While Dad was battling cancer, my wife and I were going through the rituals of pregnancy. Dad became terminally bed-ridden just a month before our baby was due. I used to lie awake at night wondering what I would do if I were simultaneously summoned to level 9 of the hospital for my father's death, and level 2 for my baby's arrival. Should I abandon my father on his deathbed, or abandon my wife and baby in the delivery room?

Fortunately, I never had to make that choice. Dad's long agony ended one warm summer night, while the stars twinkled silently over the sea outside his window.

On the far side of the planet, a quarter of a million Iraqis were already dead. George W. Bush was celebrating his second election victory.

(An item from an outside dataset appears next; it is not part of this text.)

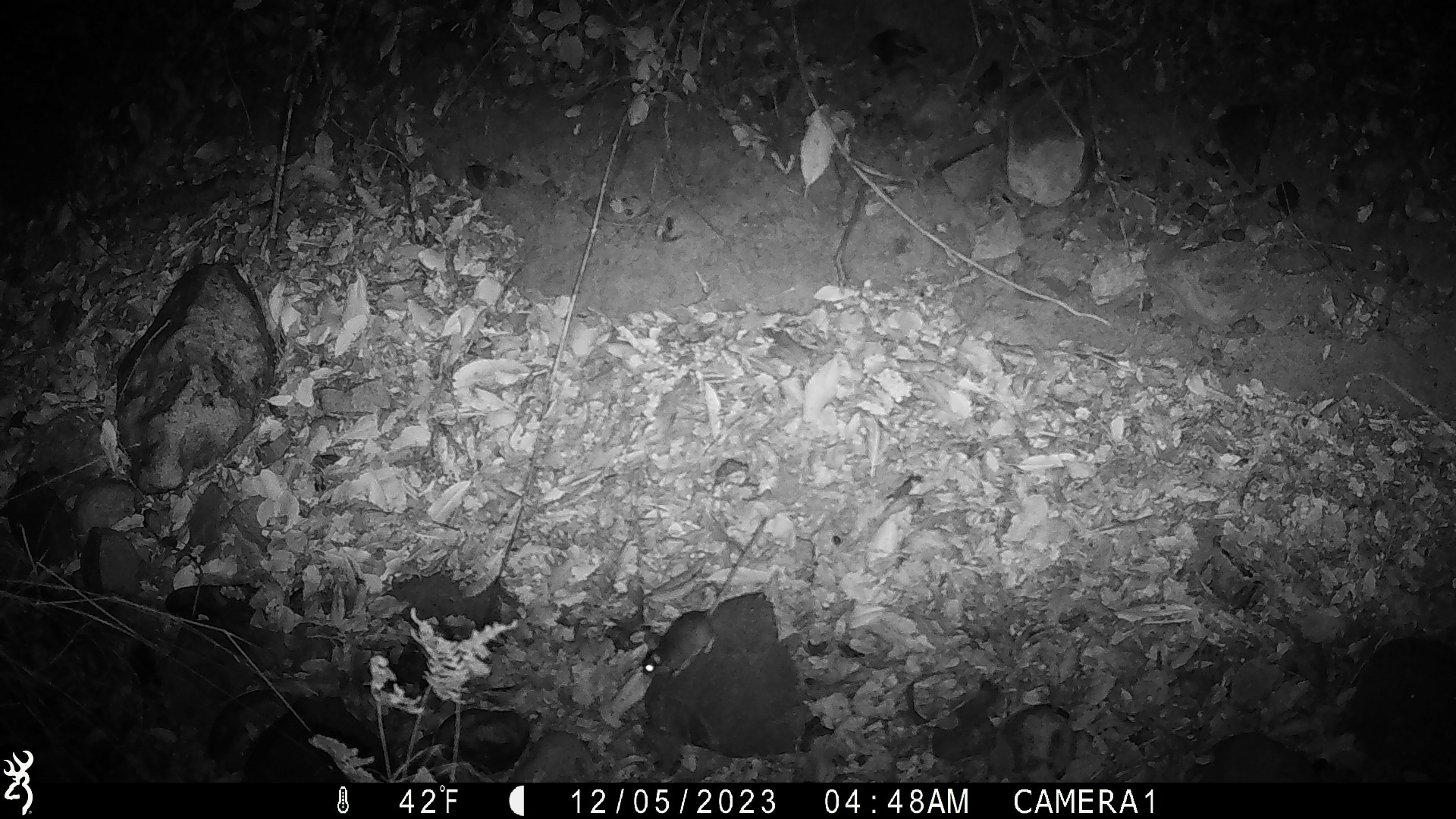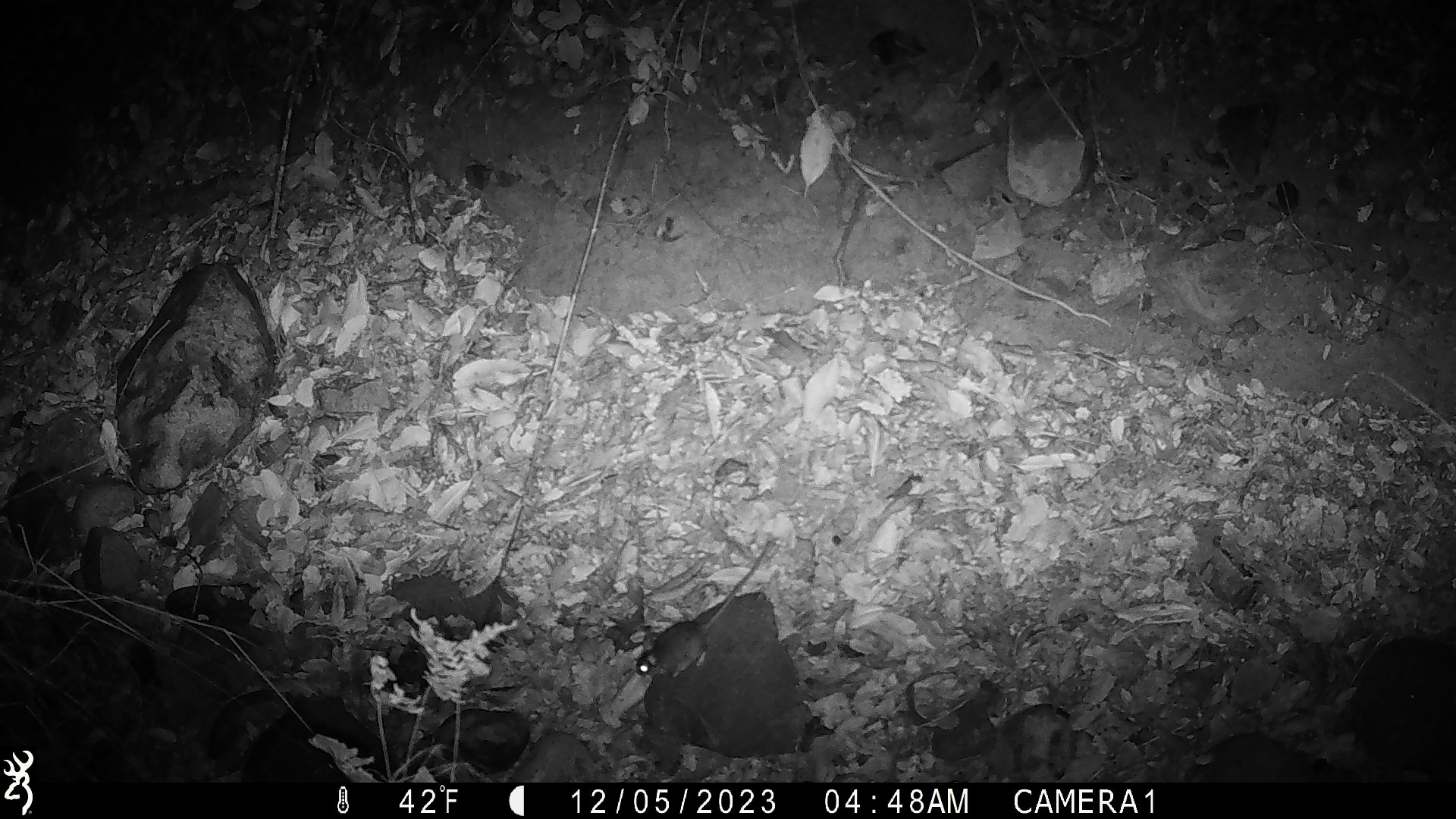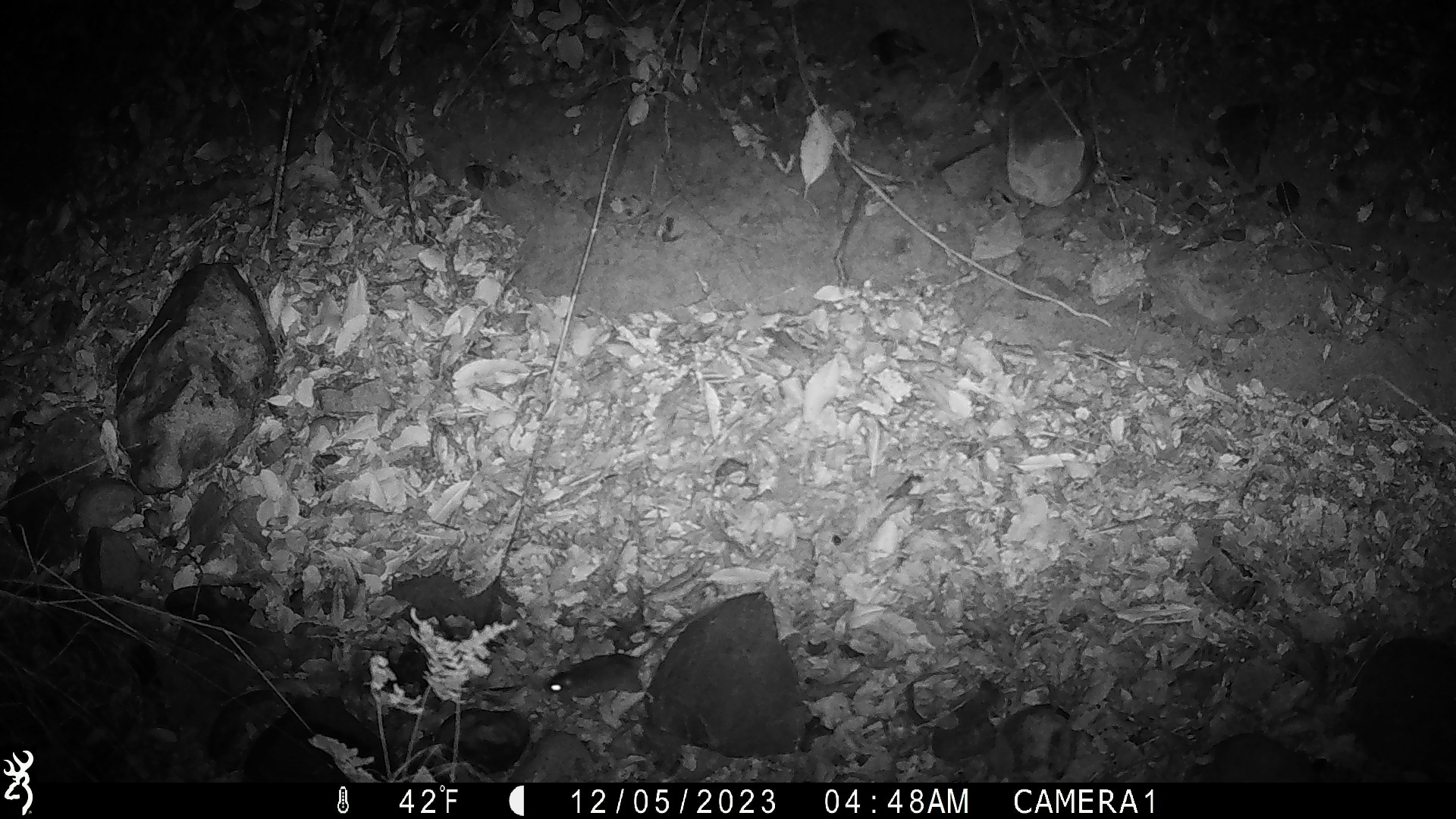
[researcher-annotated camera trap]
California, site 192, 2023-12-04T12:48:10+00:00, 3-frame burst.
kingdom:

Aisha arrived eleven days late, just a few weeks after Dad died. Her name means "to live". She was born with her eyes open, cautiously examining the operating theater while a nurse the wiped blood from her face.


* * * *


I had always kept my blogging identity secret. It started out as a bit of a laugh, picking odd pseudonyms for online chats. But then one day I started thinking that the best way to end the war in Iraq might be to convert supporters one by one. Soon I found myself locked into endless arguments with unbelievably stupid people, who seemed to lack the imagination, the intelligence, or maybe the willpower to understand what I was trying to say.

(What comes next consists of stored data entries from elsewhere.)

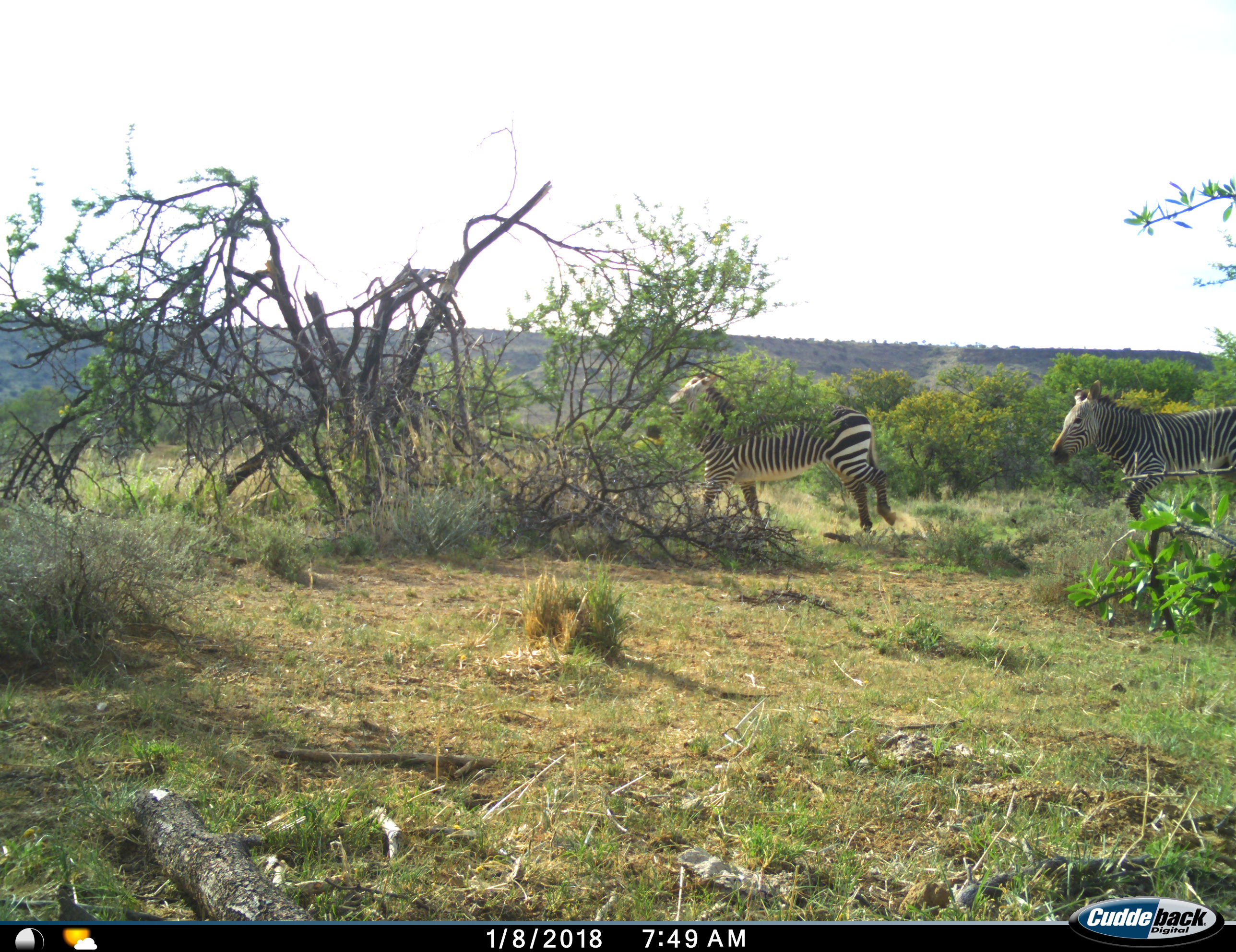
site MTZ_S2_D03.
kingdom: Animalia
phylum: Chordata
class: Mammalia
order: Perissodactyla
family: Equidae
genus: Equus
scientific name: Equus zebra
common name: mountain zebra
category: zebramountain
Zebramountain (mountain zebra) (Equus zebra), count 2. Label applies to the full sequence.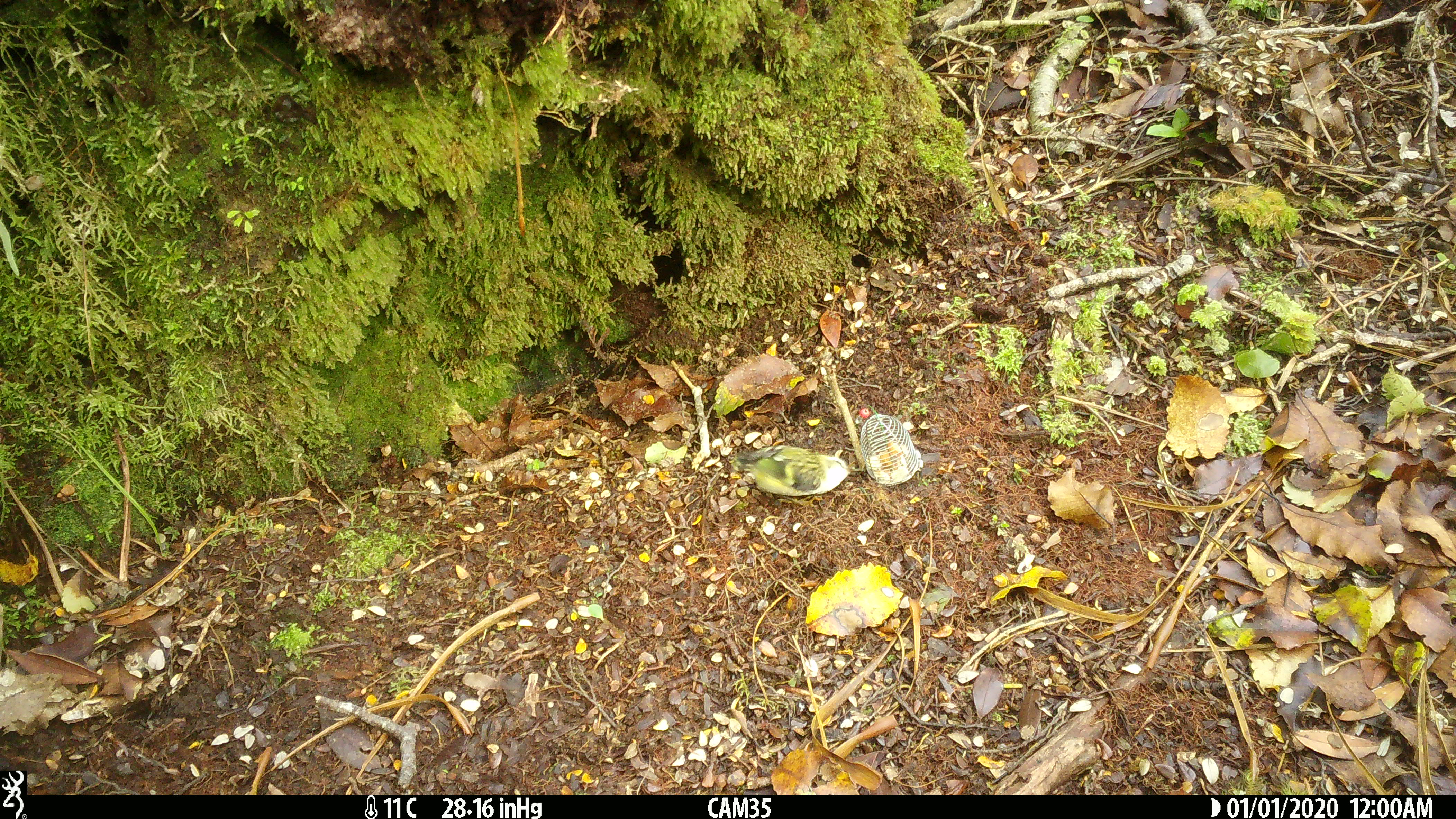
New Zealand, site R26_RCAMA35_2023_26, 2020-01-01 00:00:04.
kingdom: Animalia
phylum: Chordata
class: Aves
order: Passeriformes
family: Acanthisittidae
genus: Acanthisitta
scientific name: Acanthisitta chloris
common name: rifleman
Rifleman (Acanthisitta chloris).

I adopted the online name “gandhi” as a quick way to broadcast my pacifist anti-war attitudes. The wingnuts all thought the Mahatma was nuts, of course, but at least they knew what he stood for.
You bathe in your own urine, you peacenick dickfuck. Why should I listen to you?
Back in those days, when Bush was still popular, the pro-war bloggers were extremely aggressive. They called me every name under the sun. They trawled my website searching for personal information to use against me. They even threatened violence against my family.

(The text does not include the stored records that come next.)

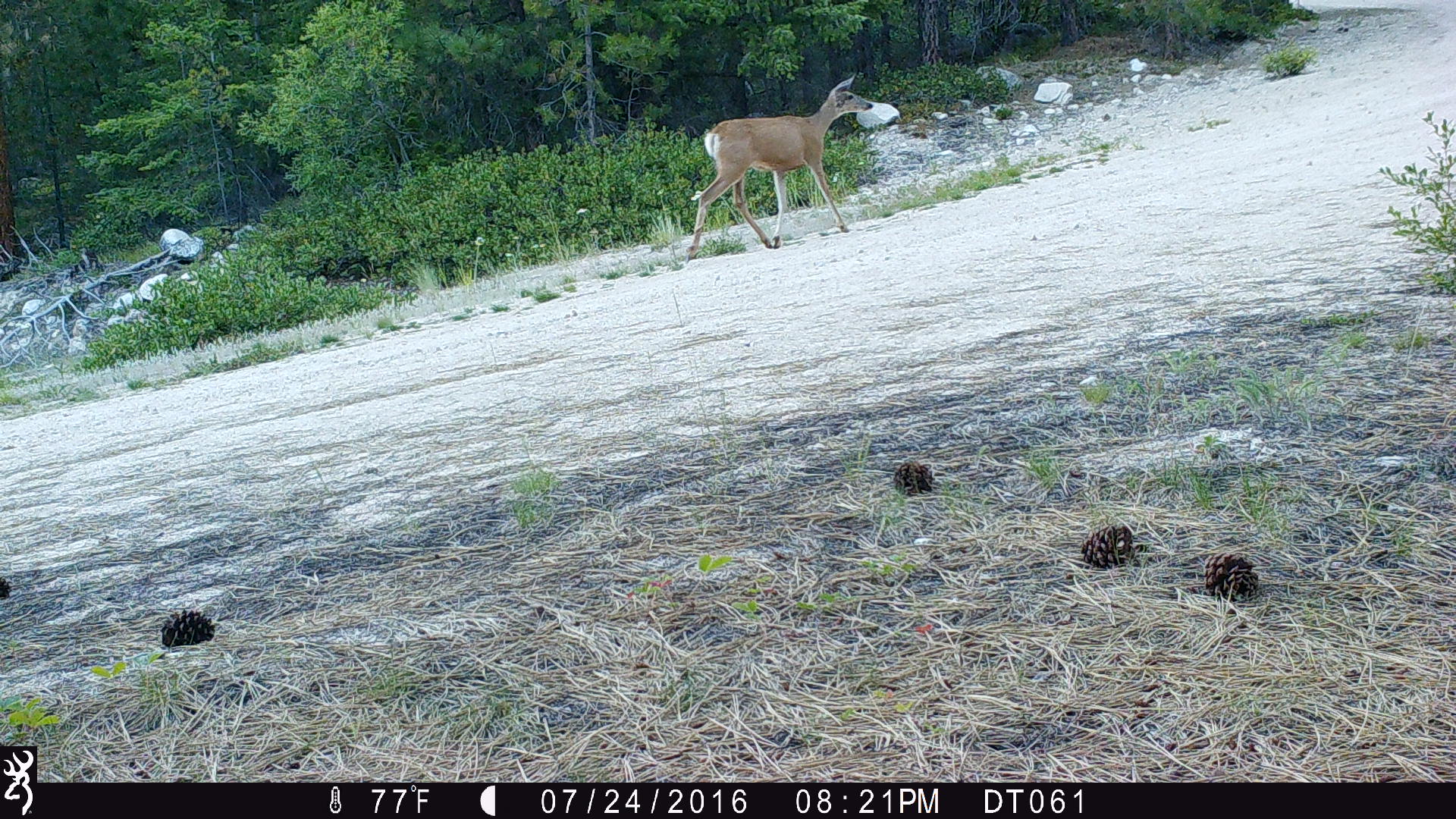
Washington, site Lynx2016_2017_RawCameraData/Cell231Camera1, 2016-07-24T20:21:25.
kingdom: Animalia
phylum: Chordata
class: Mammalia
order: Artiodactyla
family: Cervidae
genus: Odocoileus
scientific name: Odocoileus hemionus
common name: mule deer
Odocoileus hemionus (mule deer). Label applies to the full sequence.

Some of them were just complete psychos. They routinely ignored facts and turned reality on its head. One guy wrote a poem about me:
Who can take a blog post
Sprinkle it with joos?
Cover it in bullshit
And a homonim or two
The Ghandi Man
The Ghandi Man can
The Ghandi Man can
Cause he mixes it with hate
And makes the kool aid taste good

Who can take tomorrow
Dip it in a scream?
Multiply the sorrows
And collect up all the cream
The Ghandi Man
The Ghandi Man can
The Ghandi Man can
The Ghandi Man can
Cause he mixes it with hate
And makes the kool aid taste good
And the kool aid tastes good
The worst ones were the soldiers serving in Iraq, or people who said they were their friends or family of soldiers serving in Iraq. These jerks argued that anything any non-Army person said was necessarily ill-informed and therefore bullshit. They loved citing the latest troop movements on the ground, or throwing around the code names of the various squadrons and their top-secret missions, as if that proved that their every utterance was truth. One soldier even sent me a photo of a couple of Iraqi kids holding up a sign:
“Get a life, Gandhi, or come to Iraq.”
The real Mahatma Gandhi once said: "First they laugh at you, then they hate you, then you win.”

At this stage, the wingnuts were moving from the first phase to the second. If they couldn’t smother you with ridicule, or contradict you with media-supported lies, or somehow dilute your words with their Bizzarro World logic, then they just called you a “troll” and banned you from their Web site altogether. I was proud to have been banned from half a dozen top-rated sites.
The book is based on my blogging experiences here and at BushOut. It explores the human cost of blogging news that is relentlessly depressing. I know I am not the only one who has suffered these "bloggers blues", and I think it's a story that should be told.